Plevranın soliter fibröz tümörü, plevral mezotelyomaya göre çok daha düşük bir insidansa sahiptir.
BELİRTİLER
Bu plevral tümör varyantı çoğunlukla sessiz bir seyir gösterir. Şaşırtıcı olmayan bir şekilde, kanser genellikle basit bir testle rastgele teşhis edilir. görüntüleme.

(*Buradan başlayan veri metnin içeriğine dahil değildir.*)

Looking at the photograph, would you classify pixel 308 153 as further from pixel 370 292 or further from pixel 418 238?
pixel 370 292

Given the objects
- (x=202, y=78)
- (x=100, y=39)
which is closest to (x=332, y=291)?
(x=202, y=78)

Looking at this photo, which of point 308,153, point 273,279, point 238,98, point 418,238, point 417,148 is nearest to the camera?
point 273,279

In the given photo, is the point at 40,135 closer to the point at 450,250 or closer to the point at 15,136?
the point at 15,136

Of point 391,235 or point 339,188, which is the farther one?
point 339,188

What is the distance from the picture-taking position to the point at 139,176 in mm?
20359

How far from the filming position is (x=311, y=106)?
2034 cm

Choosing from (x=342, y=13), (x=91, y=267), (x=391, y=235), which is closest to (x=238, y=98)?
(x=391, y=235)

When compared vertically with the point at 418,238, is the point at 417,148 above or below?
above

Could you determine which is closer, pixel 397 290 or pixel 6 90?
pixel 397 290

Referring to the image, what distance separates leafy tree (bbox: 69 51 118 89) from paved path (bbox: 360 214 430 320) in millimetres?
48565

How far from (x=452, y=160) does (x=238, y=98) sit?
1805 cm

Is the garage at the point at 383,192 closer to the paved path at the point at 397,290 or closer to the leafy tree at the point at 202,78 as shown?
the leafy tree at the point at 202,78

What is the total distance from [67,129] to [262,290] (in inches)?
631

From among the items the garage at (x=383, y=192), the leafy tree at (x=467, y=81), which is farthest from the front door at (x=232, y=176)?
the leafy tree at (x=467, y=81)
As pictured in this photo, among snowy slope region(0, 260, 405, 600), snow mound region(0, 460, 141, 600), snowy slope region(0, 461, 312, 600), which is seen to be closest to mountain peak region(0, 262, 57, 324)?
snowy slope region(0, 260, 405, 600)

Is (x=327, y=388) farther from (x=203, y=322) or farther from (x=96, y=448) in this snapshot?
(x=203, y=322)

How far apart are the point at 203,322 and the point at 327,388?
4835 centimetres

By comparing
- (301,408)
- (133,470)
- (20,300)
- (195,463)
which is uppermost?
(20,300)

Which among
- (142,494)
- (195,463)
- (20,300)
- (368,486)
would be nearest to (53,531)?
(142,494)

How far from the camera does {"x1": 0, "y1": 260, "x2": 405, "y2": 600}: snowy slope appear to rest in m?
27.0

Hastada semptomatik olduğunda, çoğunlukla neoplastik kitlenin yakındaki anatomik yapılara yapısal uzantısı ile ilgili prodrom belgelenir.Bu durumda, kitle ne kadar büyükse semptomatoloji o kadar belirgindir: dispne, göğüs ağrısı ve öksürük plevral fibröz tümörlü kanser hastalarında tekrarlayan semptomlar Bununla birlikte, bu plevral tümör formuna sahip hasta anoreksi, titreme, ateş, hemoptizi, alt ekstremite şişmesi, paraneoplastik belirtilerden (osteoartropati ve hipoglisemi) şikayet eder. "insülin benzeri büyüme faktörü II), senkop ve plevral efüzyon. Dev formlarda, neoplazmaya dahil olan hemitoraksın hipomobilitesini bulmak mümkündür.
TEŞHİS
Belirtildiği gibi, plevranın fibröz tümörü genellikle başka nedenlerle yapılan basit bir radyolojik inceleme yoluyla tesadüfen teşhis edilir. Plevral kanseri belirlemeyi amaçlayan diğer tanı stratejileri şunları içerir: rutin hematolojik muayeneler, üst karın ultrasonu, BT, göğüs BT ve MRI. Bazı hastalar, PET veya Pozitron emisyon tomografiOlası bir malign tümör dejenerasyonundan şüphelenilen bazı seçilmiş deneklerde yararlıdır.
TERAPİ
Bu plevral tümörü çıkarmak için tedavi cerrahidir: Parietal / diyafragmatik / mediastinal plevranın bir veya daha fazla bölümünün olası eksizyonu ile tüm tümör kitlesi çıkarılmalıdır.Ne radyoterapi ne de kemoterapi ilk tercih terapötik tedavilerdir (açıkça yokluğunda). malign tümör hücreleri).
Bilinmesi gereken
Tablo, plevranın fibröz soliter tümörünün temel kavramlarını göstermektedir.
etiyoloji
Bilinmeyen. Duman veya asbest tozu ile kanıtlanmış bir ilişki yoktur.
Tümörün yapısı
5 ila 20 cm arasında değişen lifli katı kütle
Tümörün hedefi
Viseral ve parietal plevra (en sık)
prognoz
Çoğu durumda olumlu (cerrahi eksizyon sonrası) Hastaların %12-33'ünde kötü prognoz
histolojik analiz
Seyrek iğ hücreleri
Yuvarlak-oval hücre çekirdeği
Kromatin dağılımı: düzenli
sitoplazma: eozinofilik
Kanser hücreleriyle karıştırılmış kolajen varlığı
Belirtiler
Plevranın soliter fibröz tümörü neredeyse her zaman asemptomatik olarak ilerler. İleri aşamada, nefes darlığı, ağrı ve öksürük ile birlikte belirli bir kompresyon semptomatolojisi vardır. Olası anoreksi, gece terlemeleri, alt ekstremitelerde şişme, hipoglisemi, osteoartropati ve ateş
Çoğu durumda, plevranın fibröz soliter tümörü, bazen histolojik malignite belirtileri gösterse de iyi huyludur. Ameliyattan sonra prognoz genellikle mükemmeldir.